*** DOCUMENT SECTION ***

FEW detective novels published during ‘the Golden Age of Murder’ between the two world wars were as eagerly anticipated by crime fiction enthusiasts as Trent’s Own Case. The book first appeared in 1936, and within months its publishers Constable felt able to boast that it was the best crime novel of the year—quite a claim given that the competition included Agatha Christie’s The ABC Murders, one of the enduring classics of the genre. Yet despite its initial success, the book has long been out of print.

Edmund Clerihew Bentley’s first novel, Trent’s Last Case (known as The Woman in Black in the US) had been published almost a quarter of a century earlier, in 1913. A journalist, Bentley (1875–1956) had been struck by the thought ‘that it would be a good idea to write a detective story of a new sort’. Although he admired the Sherlock Holmes stories, he was sceptical about the concept of the Great Detective, and soon ‘the most pleasing notion of all came to me: the notion of making the hero’s hard-won and obviously correct solution of the mystery turn out to be completely wrong. Why not show up the infallibility of the Holmesian method?’ The detective who proved all too human and error-prone was Philip Trent, a gentlemanly artist with a taste for amateur sleuthing. As the title of that first book suggests, Bentley had no thought of creating what is now known as a ‘series character’.

But Fate often conspires to defeat an author’s intentions. Trent’s Last Case was so well-written, and its plot twists so appealing, that people took it at face value as a highly entertaining country house murder mystery rather than as a parody. It became a best-seller, and was filmed. The legendary thriller writer Edgar Wallace hailed the book as ‘a masterpiece’, while Dean Inge, a prominent cleric and avid crime fiction fan, said it was ‘the best detective story I ever read’. After the First World War, when ingenious mystery novels packed with suspects, clues, red herrings and twists became all the rage, Bentley’s book inspired a new generation of writers, including Agatha Christie, Dorothy L. Sayers and Anthony Berkeley.

***

*LIST OF TASKS*
A: Reproduce the part of the passage about Bentley's Trent novels starting at "FEW detective novels" and ending at "out of print.".
B: Check each statement against the passage about Bentley's Trent novels and answer yes or no, quoting the words that settle it: (i) Trent's Own Case first appeared in 1936. (ii) Bentley planned Philip Trent from the start as a character for a series of books. (iii) In the US, Trent's Last Case was known as The Woman in Black.
C: Resume the passage about Bentley's Trent novels after its last sentence.

*** INFORMATION SHOWN ***

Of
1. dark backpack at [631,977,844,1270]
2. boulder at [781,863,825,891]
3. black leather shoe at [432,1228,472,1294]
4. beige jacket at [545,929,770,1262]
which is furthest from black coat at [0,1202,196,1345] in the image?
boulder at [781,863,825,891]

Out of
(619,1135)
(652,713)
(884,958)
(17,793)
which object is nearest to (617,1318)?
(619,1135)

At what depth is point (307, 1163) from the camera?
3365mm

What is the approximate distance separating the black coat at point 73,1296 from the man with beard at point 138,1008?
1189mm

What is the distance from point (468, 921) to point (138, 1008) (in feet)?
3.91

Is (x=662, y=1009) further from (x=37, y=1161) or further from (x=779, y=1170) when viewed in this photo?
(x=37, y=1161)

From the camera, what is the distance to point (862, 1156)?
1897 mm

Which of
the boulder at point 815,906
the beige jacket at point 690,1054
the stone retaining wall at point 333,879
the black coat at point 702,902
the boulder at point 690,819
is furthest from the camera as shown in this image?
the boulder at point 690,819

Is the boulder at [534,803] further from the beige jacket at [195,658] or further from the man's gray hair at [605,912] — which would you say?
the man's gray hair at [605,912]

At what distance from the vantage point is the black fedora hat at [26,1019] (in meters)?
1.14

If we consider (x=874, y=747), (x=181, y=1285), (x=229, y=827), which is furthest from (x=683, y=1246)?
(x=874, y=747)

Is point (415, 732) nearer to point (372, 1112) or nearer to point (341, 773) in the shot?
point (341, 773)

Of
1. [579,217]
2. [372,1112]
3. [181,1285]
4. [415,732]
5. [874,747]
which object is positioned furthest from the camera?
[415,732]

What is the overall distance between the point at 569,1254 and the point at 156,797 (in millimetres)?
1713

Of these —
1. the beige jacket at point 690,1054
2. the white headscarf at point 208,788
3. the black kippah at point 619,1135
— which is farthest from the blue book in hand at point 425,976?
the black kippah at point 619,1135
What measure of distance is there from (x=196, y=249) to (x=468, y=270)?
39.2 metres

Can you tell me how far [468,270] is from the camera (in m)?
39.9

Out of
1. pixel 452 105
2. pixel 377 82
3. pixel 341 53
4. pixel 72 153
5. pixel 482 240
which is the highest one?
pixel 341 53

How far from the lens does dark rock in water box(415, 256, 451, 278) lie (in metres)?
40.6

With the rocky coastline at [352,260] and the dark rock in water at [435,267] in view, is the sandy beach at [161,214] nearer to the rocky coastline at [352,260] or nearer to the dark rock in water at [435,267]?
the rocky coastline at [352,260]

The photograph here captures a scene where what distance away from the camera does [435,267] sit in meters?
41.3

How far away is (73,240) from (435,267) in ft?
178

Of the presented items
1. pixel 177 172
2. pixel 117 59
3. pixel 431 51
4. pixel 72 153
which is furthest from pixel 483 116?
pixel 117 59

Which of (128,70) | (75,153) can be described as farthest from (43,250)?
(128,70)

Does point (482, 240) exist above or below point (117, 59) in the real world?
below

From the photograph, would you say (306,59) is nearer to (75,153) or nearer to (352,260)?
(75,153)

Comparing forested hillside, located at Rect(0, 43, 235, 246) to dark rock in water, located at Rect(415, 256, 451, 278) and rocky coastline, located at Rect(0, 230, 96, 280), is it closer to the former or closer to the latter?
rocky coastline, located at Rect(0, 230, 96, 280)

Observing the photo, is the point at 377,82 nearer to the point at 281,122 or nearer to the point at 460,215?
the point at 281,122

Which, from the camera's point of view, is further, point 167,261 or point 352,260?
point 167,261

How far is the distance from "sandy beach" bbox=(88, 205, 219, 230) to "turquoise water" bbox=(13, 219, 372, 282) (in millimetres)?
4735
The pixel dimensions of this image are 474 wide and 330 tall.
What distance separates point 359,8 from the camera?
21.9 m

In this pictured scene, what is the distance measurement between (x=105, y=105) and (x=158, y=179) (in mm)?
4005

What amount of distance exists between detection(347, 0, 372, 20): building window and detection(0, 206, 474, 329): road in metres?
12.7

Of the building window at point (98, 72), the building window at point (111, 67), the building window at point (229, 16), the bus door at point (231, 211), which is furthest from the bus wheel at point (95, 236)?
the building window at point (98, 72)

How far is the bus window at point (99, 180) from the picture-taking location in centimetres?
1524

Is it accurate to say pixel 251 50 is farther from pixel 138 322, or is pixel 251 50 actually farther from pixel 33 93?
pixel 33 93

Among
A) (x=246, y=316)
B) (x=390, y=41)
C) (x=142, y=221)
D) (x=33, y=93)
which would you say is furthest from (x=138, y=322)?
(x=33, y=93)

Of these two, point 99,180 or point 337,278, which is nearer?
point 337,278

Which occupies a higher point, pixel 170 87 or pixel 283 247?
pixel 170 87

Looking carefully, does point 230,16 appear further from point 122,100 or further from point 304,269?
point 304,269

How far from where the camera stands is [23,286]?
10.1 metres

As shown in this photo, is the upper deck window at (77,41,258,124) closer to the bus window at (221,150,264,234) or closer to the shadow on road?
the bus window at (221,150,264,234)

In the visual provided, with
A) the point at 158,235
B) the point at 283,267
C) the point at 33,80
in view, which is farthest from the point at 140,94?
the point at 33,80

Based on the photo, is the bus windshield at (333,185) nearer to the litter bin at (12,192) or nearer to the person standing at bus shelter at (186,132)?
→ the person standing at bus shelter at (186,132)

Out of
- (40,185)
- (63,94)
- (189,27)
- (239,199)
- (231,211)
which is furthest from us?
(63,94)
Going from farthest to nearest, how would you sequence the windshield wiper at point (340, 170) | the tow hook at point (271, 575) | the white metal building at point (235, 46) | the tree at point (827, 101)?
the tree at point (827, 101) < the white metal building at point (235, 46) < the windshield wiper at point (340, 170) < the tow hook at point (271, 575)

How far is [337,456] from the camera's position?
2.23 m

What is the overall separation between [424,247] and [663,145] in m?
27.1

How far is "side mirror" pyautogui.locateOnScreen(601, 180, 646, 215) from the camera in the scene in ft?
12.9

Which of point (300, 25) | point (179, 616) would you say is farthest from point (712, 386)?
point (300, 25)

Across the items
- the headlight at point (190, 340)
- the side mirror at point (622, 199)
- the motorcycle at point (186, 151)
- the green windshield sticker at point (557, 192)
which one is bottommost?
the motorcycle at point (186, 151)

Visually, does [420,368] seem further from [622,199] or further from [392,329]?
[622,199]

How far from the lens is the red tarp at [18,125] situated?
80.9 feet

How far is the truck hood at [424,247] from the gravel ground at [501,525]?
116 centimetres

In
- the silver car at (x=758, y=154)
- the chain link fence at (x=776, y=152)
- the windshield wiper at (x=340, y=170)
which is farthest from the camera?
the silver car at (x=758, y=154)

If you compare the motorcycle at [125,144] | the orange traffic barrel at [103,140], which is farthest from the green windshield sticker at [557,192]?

***

*RESPONSES TO THE TASKS*
A:
FEW detective novels published during ‘the Golden Age of Murder’ between the two world wars were as eagerly anticipated by crime fiction enthusiasts as Trent’s Own Case. The book first appeared in 1936, and within months its publishers Constable felt able to boast that it was the best crime novel of the year—quite a claim given that the competition included Agatha Christie’s The ABC Murders, one of the enduring classics of the genre. Yet despite its initial success, the book has long been out of print.

B:
(i) Yes: "The book first appeared in 1936"
(ii) No: "Bentley had no thought of creating what is now known as a ‘series character’"
(iii) Yes: "(known as The Woman in Black in the US)"

C:
When Berkeley founded the Detection Club, a social network for leading detective writers, in 1930, Bentley’s lifelong friend G.K. Chesterton became the Club’s first President and Bentley was invited to become a founder member. Although he’d shown little appetite for building on the remarkable success of his debut, younger writers whom he’d influenced held him in high regard, and possibly it was encouragement from fellow Detection Club members that then helped to persuade Bentley to revive Philip Trent in a sequel.

Trent’s Own Case was, however, a collaborative work, and the person who did most to urge Bentley to return to the fray was his co-author, Herbert Warner Allen (1881–1968), a wine expert and occasional crime writer. It seems likely that the majority of the writing was done by Bentley, although Trent was not the only recurring character. Warner Allen’s own creation, the wine merchant William Clerihew, had appeared in ‘Tokay of the Comet Year’, a short story published in 1930, and also in the book Mr Clerihew: Wine Merchant three years later. Here a champagne cork supplies a clue which is discussed between Trent and Clerihew in one of the most appealing scenes in the book. The Clerihew name was a hat-tip to Bentley, who had, long before, devised the humorous four-line verse form known as the clerihew.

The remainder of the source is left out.